The project Go-Adapt focused on the governance of climate change adaptation, i.e. on the ways in which adaptation policies and instruments are developed and implemented by governments in selected developed countries at different levels.

 

 

 

 

 

 

Why is this governance perspective important? Adaptation to climate change is understood as “adjustment in natural or human systems in response to actual or expected climatic changes or their effects, which moderates harm or exploits beneficial opportunities” (IPCC 2001; IPCC 2007; see also OECD 2008, 1). Public policies on adaptation are supposed to either build adaptive capacities thereby increasing the ability of various actors to adapt to climate change, or to improve adaptation directly by putting capacities into action (Nelson et al. 2007; Adger et al. 2005).

 

 

 

 

By focusing on interesting practices of ‘how to do it’, Go-Adapt helps to develop and implement adaptation policies that are concerned with the ‘what to do’. So far, however, “[t]he governance framework of adaptation is still largely in the making” (Paavola 2008, 652) and little is known about the governance of adaptation policies because this issue has largely been neglected (IPCC 2007, 19f; Schipper & Burton 2008).
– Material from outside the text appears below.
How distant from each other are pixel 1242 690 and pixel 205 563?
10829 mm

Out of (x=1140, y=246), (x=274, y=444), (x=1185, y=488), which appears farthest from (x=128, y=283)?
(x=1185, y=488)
Consequently, there is a lot to learn through governance research. Not paying attention to the challenge of how to deliver adaptation policies through adequate governance arrangements any longer would inevitably hamper adaptation efforts. In this sense, “institutional requirements for adaptation” are also acknowledged as important in facilitating adaptation to climate change in the latest IPCC report from 2007 (Adger et al. 2007, 731; Klein et al. 2007, 747).